At night the headlights on the truck were acetylene lamps known as Presto Lights. The men also carried kerosene lanterns. When they came to switch-backs that were too sharp to get around, the helper would walk down the road with the lantern and the driver would back the truck down toward the light until he reached the next turn where he could then drive on in forward gear. As they crossed the bridge just outside of town they started honking the horn to waken the team for the next shift.
The crew was Dad, Rudy and Elmer Hoerler, Dad's brother-in-law Ransom, and Mother's brothers Vernon and Walter. They worked three eight hour shifts every day but Sunday, which was the day they relined the brakes.
They lived in a house that had been a brothel. It had three living rooms--Living Room A, Living Room B, and Living Room C.--as well as bed rooms and a kitchen. The house was located just on the southern outskirts of Boulder Creek, overlooking the lumber yard and the San Lorenzo River. In 1984 the house was still standing.
Mother and Aunt Charlotte were the cooks and house keepers. Aunt Charlotte also had the care of her two year old, Ernie. Aunt Esther also was up there at least part of the time. If for some reason there was no loads for the day, they would enjoy hikes and picnics in Big Basin. An especially favorite spot was a canyon in the Butenau (their spelling) which was covered with five fingered ferns.
We kids called Santa Ana our paradise. We had the whole valley as our play yard; we could hike in the hills, play on hay piles, climb the pepper trees in our front yard, make believe we were driving the tractor --it was a time of complete freedom. We had a dog that could help us bring in the cow. We had chickens and numerous cats that lived in the barn.

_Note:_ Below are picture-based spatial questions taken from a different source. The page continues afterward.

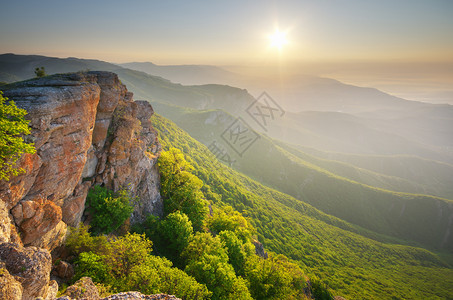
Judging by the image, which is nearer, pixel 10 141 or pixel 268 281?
pixel 10 141

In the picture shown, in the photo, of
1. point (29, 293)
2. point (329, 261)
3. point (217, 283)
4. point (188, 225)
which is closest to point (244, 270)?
point (217, 283)

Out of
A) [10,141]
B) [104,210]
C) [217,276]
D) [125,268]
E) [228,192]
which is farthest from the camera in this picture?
[228,192]

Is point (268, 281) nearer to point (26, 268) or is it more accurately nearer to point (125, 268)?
point (125, 268)

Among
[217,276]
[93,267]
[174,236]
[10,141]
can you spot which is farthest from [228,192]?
[10,141]

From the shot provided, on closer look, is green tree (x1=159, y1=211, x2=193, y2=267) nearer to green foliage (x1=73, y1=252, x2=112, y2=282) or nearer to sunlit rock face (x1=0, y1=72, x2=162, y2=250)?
sunlit rock face (x1=0, y1=72, x2=162, y2=250)

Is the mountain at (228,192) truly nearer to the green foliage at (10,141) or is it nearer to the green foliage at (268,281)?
the green foliage at (10,141)

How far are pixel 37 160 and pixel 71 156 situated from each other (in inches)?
126

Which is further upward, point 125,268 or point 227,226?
point 125,268

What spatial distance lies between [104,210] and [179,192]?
48.7 feet

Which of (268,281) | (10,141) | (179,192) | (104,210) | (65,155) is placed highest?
(10,141)

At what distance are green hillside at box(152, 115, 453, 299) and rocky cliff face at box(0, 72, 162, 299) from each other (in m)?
33.3

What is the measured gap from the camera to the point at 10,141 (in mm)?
12695

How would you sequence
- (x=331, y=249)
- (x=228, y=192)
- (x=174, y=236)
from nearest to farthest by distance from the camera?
(x=174, y=236) → (x=228, y=192) → (x=331, y=249)

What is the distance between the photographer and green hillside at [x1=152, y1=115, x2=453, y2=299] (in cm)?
6962
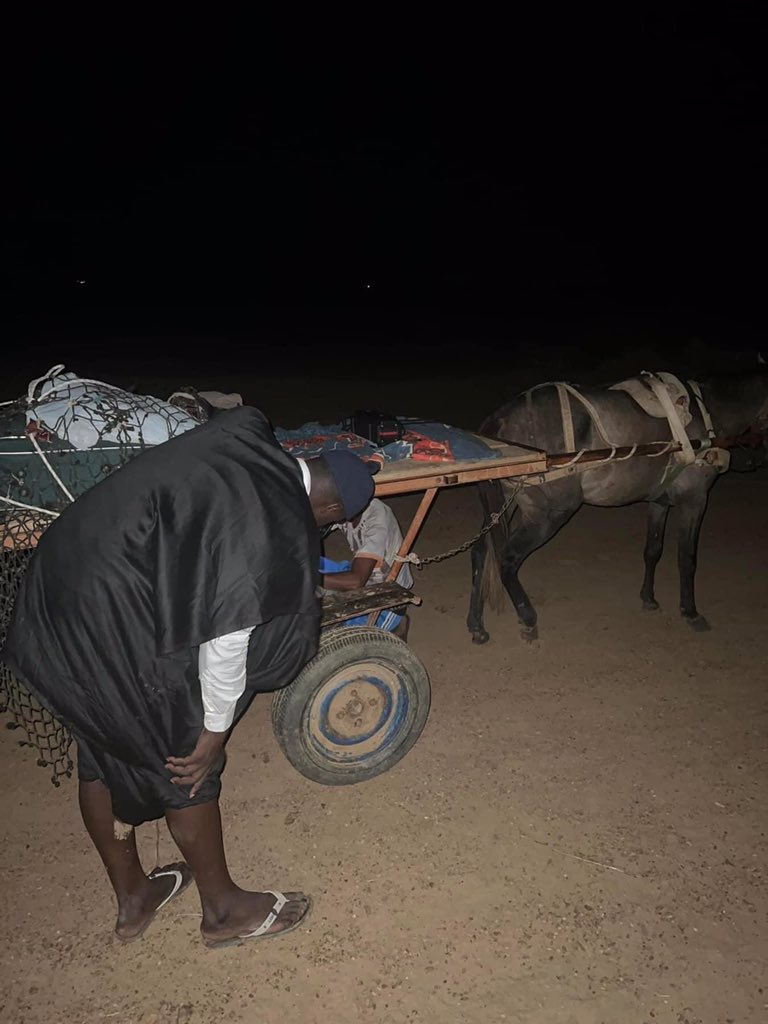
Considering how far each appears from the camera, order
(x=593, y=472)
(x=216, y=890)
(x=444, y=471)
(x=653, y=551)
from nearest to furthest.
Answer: (x=216, y=890) < (x=444, y=471) < (x=593, y=472) < (x=653, y=551)

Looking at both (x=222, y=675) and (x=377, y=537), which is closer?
(x=222, y=675)

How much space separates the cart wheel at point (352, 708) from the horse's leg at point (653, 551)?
8.58 ft

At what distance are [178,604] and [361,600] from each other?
1.47 m

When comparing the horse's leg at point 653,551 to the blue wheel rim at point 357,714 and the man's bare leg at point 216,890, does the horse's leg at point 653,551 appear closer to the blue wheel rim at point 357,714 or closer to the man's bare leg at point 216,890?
the blue wheel rim at point 357,714

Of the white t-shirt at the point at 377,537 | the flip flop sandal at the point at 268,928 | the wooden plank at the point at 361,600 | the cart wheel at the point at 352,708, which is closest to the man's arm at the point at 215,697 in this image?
the flip flop sandal at the point at 268,928

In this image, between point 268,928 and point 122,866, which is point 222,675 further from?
point 268,928

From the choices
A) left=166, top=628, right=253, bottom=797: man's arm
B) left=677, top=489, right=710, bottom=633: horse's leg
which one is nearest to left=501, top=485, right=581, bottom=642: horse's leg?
left=677, top=489, right=710, bottom=633: horse's leg

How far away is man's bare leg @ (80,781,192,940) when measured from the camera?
2.55 m

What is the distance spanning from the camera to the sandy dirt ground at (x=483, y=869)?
2.56 m

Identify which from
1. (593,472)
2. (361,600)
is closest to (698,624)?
Result: (593,472)

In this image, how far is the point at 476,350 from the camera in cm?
1948

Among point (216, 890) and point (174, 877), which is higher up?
point (216, 890)

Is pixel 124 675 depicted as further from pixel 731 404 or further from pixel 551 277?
pixel 551 277

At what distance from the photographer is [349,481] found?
2352 millimetres
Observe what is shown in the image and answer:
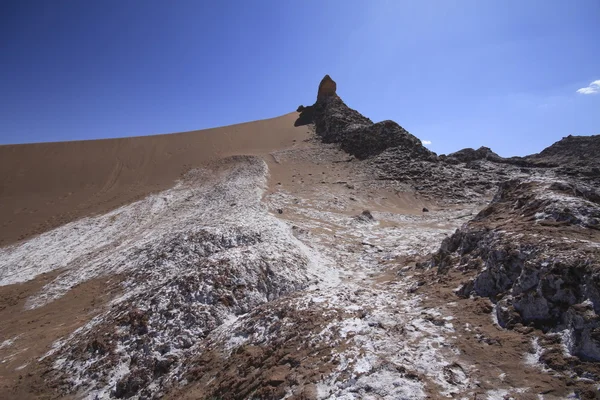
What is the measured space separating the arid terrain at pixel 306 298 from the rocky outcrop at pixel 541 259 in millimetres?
36

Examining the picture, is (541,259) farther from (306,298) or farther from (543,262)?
(306,298)

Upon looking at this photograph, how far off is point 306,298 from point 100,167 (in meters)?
37.2

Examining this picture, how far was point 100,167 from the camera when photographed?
37.1 meters

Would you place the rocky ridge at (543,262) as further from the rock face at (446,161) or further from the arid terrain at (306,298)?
the rock face at (446,161)

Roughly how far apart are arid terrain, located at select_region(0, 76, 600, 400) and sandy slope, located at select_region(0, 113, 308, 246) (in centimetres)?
172

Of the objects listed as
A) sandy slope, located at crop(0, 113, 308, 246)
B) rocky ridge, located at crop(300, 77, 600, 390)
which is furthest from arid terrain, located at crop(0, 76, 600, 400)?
sandy slope, located at crop(0, 113, 308, 246)

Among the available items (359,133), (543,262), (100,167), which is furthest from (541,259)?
Answer: (100,167)

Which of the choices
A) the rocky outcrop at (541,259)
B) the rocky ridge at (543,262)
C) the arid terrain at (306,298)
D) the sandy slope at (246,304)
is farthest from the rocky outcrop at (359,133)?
the rocky outcrop at (541,259)

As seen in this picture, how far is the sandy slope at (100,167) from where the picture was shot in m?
26.7

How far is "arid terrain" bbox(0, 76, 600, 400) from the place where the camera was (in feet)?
17.4

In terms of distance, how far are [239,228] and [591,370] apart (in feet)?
40.7

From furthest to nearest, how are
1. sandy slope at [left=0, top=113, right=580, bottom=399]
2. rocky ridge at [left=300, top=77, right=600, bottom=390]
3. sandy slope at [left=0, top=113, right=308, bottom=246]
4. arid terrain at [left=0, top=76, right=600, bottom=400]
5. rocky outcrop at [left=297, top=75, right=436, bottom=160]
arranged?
rocky outcrop at [left=297, top=75, right=436, bottom=160]
sandy slope at [left=0, top=113, right=308, bottom=246]
sandy slope at [left=0, top=113, right=580, bottom=399]
arid terrain at [left=0, top=76, right=600, bottom=400]
rocky ridge at [left=300, top=77, right=600, bottom=390]

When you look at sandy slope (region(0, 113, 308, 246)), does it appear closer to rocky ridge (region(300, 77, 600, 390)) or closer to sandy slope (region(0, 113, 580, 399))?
sandy slope (region(0, 113, 580, 399))

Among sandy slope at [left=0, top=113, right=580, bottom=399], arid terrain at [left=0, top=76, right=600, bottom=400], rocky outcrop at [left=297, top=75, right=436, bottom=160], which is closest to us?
arid terrain at [left=0, top=76, right=600, bottom=400]
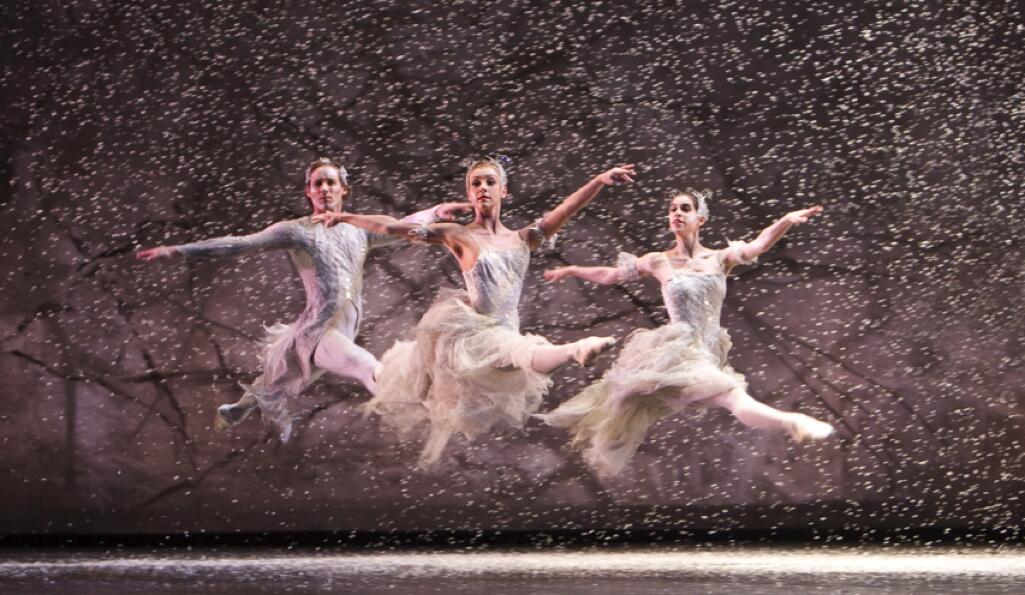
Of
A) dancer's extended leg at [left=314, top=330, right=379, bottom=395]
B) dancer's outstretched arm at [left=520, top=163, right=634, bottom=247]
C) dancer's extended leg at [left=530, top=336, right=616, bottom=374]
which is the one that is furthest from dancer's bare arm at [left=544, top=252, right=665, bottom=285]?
dancer's extended leg at [left=314, top=330, right=379, bottom=395]

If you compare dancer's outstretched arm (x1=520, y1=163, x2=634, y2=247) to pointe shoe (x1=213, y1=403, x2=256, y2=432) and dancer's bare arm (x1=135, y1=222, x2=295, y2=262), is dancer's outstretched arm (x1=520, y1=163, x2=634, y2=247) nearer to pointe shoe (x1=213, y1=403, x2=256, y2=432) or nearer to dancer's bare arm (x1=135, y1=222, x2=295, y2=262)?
dancer's bare arm (x1=135, y1=222, x2=295, y2=262)

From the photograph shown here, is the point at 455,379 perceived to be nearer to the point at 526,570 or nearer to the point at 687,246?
the point at 526,570

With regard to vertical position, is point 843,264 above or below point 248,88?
below

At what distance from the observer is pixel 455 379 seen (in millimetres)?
2975

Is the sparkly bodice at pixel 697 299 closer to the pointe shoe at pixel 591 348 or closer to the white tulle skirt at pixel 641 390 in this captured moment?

We used to play a hide-and-seek game called "follow the arrow". One person was "It" and laid out a trail with arrows marking the spot where the trail turned. We used chalk to mark on the fences or a power pole, and scraps of wood if there was no stationary object to mark the trail. When "It" got near to where he was going to be hiding, he would make a double arrow like the one on the back door in the snap shot. Mother was really angry with us when she discovered we had defaced the house, the wood being so dry that the mark could not be erased.